▶ _Instructions to follow_: The first line of the entries and each line after it, through the one that contains "Plasmodium malariae-infected red", are to be duplicated exactly; no picture belongs in the copy.

Entries provided Block Start

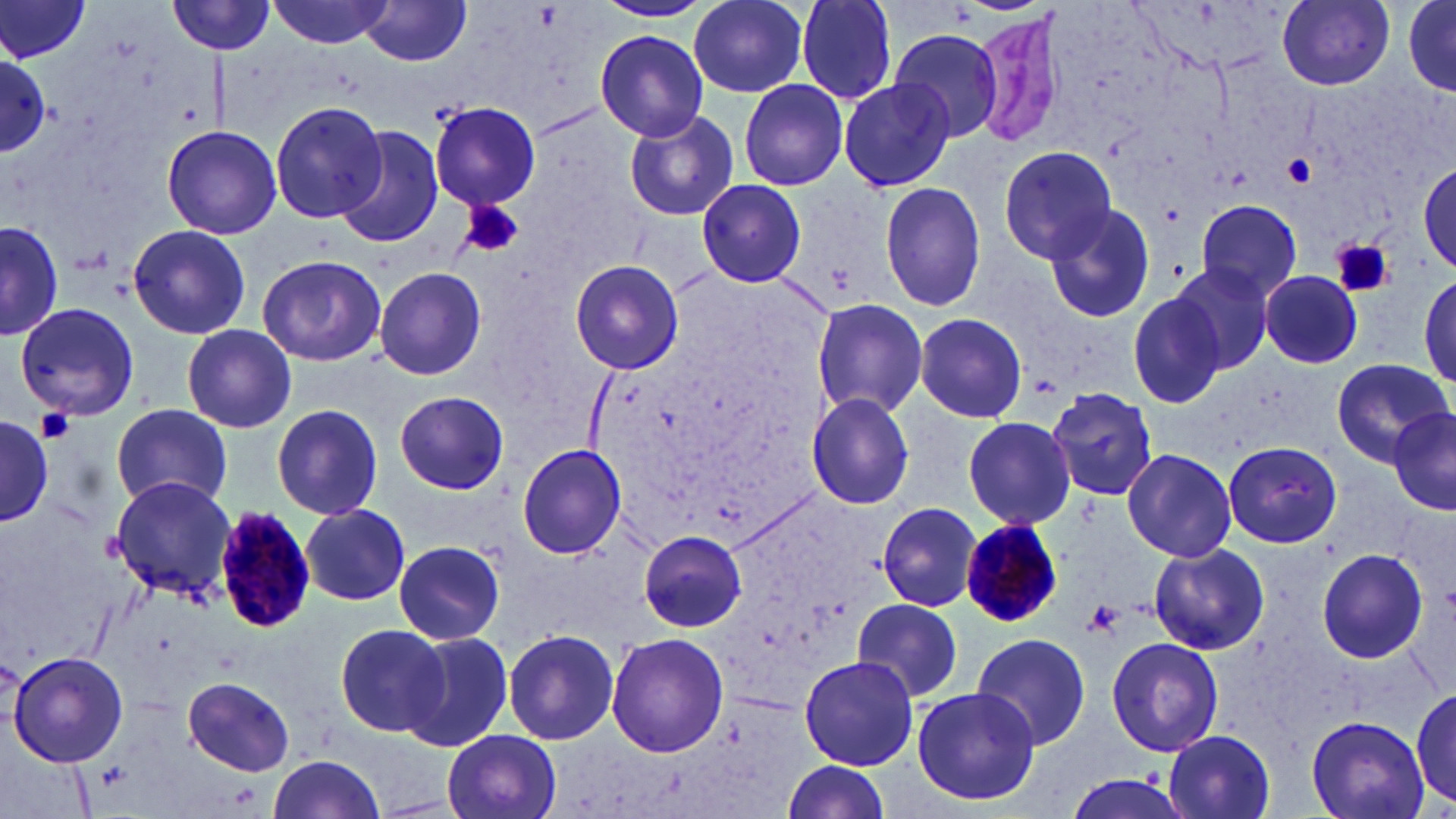
Approximate bounding boxes as [x1, y1, x2, y2] in pixels.
Plasmodium malariae-infected red blood cells: [211, 504, 321, 636], [956, 514, 1061, 629].

Platelet locations: [1281, 151, 1318, 187], [460, 202, 525, 258], [1333, 239, 1393, 298], [37, 408, 75, 442], [1087, 599, 1123, 634]. Uninfected red blood cell locations: [267, 0, 399, 48], [795, 0, 898, 104], [1278, 0, 1395, 90], [0, 1, 91, 61], [167, 1, 279, 56], [363, 1, 470, 67], [587, 1, 716, 24], [689, 1, 809, 97], [1402, 1, 1455, 97], [1401, 3, 1456, 93], [968, 12, 1074, 149], [595, 29, 710, 141], [888, 29, 1004, 144], [0, 52, 50, 153], [838, 78, 955, 192], [737, 79, 848, 191], [430, 100, 540, 210], [268, 101, 388, 223], [624, 110, 738, 221], [162, 125, 282, 240], [334, 127, 444, 248], [997, 145, 1119, 264], [1418, 160, 1456, 273], [697, 179, 807, 288], [879, 181, 987, 313], [1195, 198, 1304, 301], [1041, 202, 1157, 325], [1186, 206, 1322, 370], [1, 219, 61, 342], [126, 224, 252, 340], [256, 254, 387, 367], [568, 259, 685, 375], [1170, 261, 1276, 373], [375, 267, 486, 381], [1261, 270, 1365, 368], [1417, 274, 1455, 396], [1127, 291, 1227, 408], [811, 297, 928, 419], [15, 301, 142, 421], [914, 313, 1027, 422], [182, 324, 297, 433], [1331, 357, 1450, 464], [1047, 384, 1160, 500], [1048, 386, 1157, 499], [394, 391, 509, 494], [807, 392, 915, 511], [112, 404, 233, 512], [272, 404, 383, 520], [1387, 405, 1456, 516], [0, 414, 51, 525], [962, 415, 1077, 529], [1224, 440, 1342, 547], [516, 443, 627, 559], [1121, 448, 1237, 562], [109, 475, 236, 600], [877, 502, 982, 611], [301, 505, 409, 605], [639, 530, 746, 634], [393, 540, 505, 645], [1147, 543, 1269, 656], [1316, 548, 1430, 664], [853, 597, 963, 704], [334, 623, 448, 739], [399, 629, 513, 752], [503, 629, 620, 745], [605, 632, 729, 757], [971, 632, 1091, 752], [1105, 635, 1225, 756], [7, 649, 129, 767], [799, 655, 918, 770], [182, 676, 295, 775], [1413, 685, 1454, 812], [912, 689, 1039, 807], [1306, 714, 1430, 819], [443, 730, 562, 819], [1162, 730, 1277, 819], [266, 754, 387, 819], [781, 757, 891, 819], [1062, 770, 1194, 819]. Slide-level diagnosis: Plasmodium malariae. Captured at 1000x magnification. Image is 1456×819 pixels. Optical microscopy. One field of a larger specimen. Thin blood film. May-Grünwald-Giemsa stain.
Locate every uninfected red blood cell.
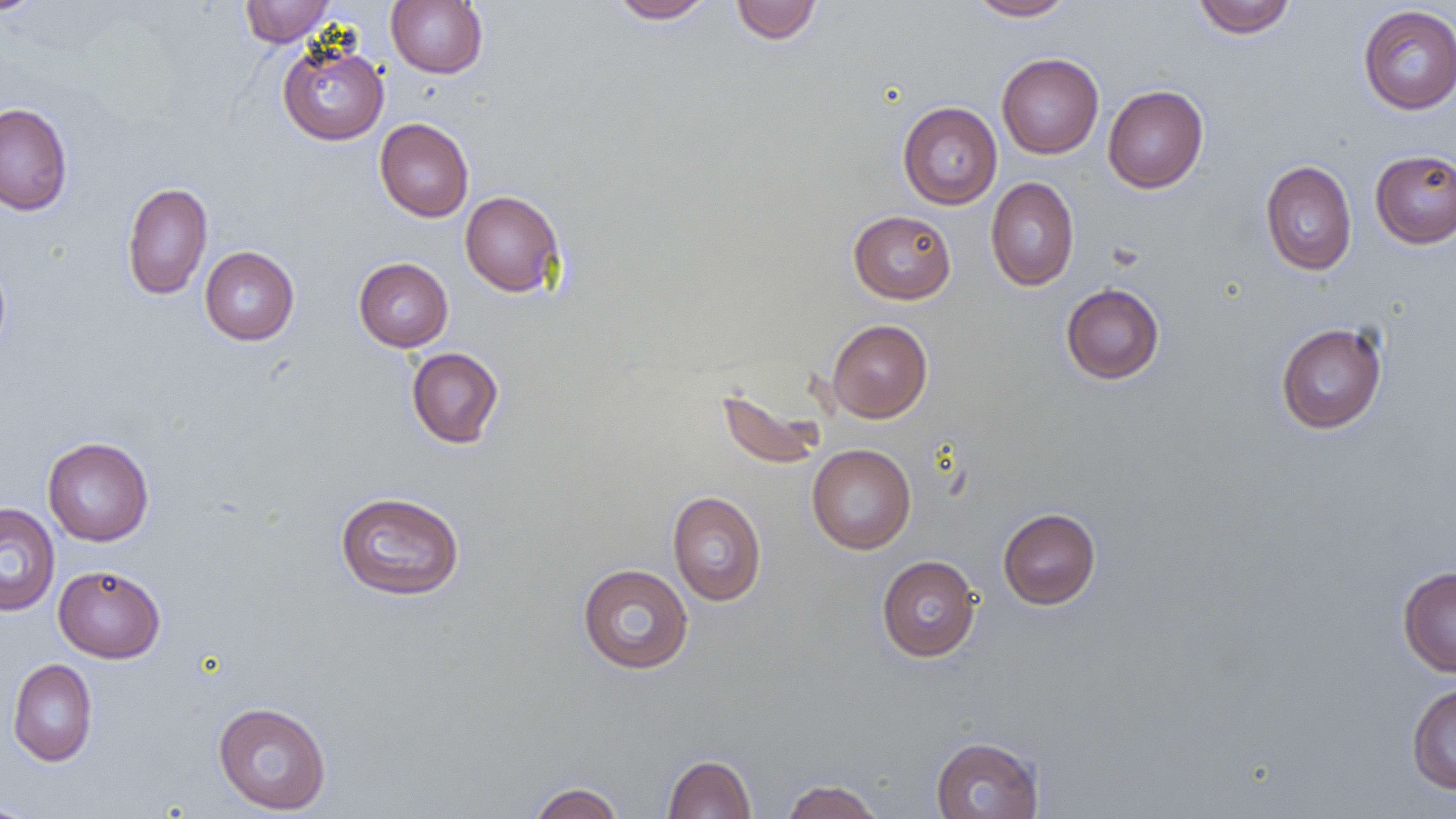
Approximate bounding boxes as [x1, y1, x2, y2] in pixels.
Uninfected red blood cells: [0, 0, 47, 16], [240, 0, 334, 47], [386, 0, 488, 78], [609, 0, 715, 23], [731, 0, 821, 44], [967, 0, 1077, 21], [1192, 0, 1297, 39], [1358, 5, 1456, 114], [277, 40, 389, 145], [996, 53, 1104, 159], [1103, 85, 1208, 193], [897, 101, 1002, 209], [0, 103, 73, 215], [375, 118, 474, 222], [1369, 149, 1456, 248], [1260, 160, 1357, 275], [986, 176, 1079, 291], [122, 182, 213, 300], [460, 191, 565, 296], [848, 210, 956, 304], [199, 246, 299, 345], [0, 253, 12, 359], [353, 257, 453, 352], [1061, 283, 1165, 385], [826, 319, 932, 423], [1275, 322, 1388, 434], [406, 347, 504, 449], [716, 386, 828, 471], [42, 436, 154, 546], [807, 444, 916, 554], [334, 490, 465, 600], [667, 490, 767, 606], [0, 503, 60, 616], [997, 507, 1101, 610], [876, 555, 981, 661], [53, 564, 165, 663], [577, 564, 694, 674], [1397, 566, 1456, 677], [8, 658, 97, 766], [1407, 683, 1456, 794], [213, 701, 332, 814], [930, 736, 1044, 819], [663, 754, 757, 818], [781, 779, 884, 819], [529, 782, 625, 819], [1, 798, 38, 818].

Slide-level diagnosis: negative for blood parasites. 1000x magnification. Thin blood film. Image is 1456×819 pixels. Optical microscopy. Single field of view.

Entries provided Block End

▶ _Solution below_:
Approximate bounding boxes as [x1, y1, x2, y2] in pixels.
Plasmodium malariae-infected red blood cells: [211, 504, 321, 636], [956, 514, 1061, 629].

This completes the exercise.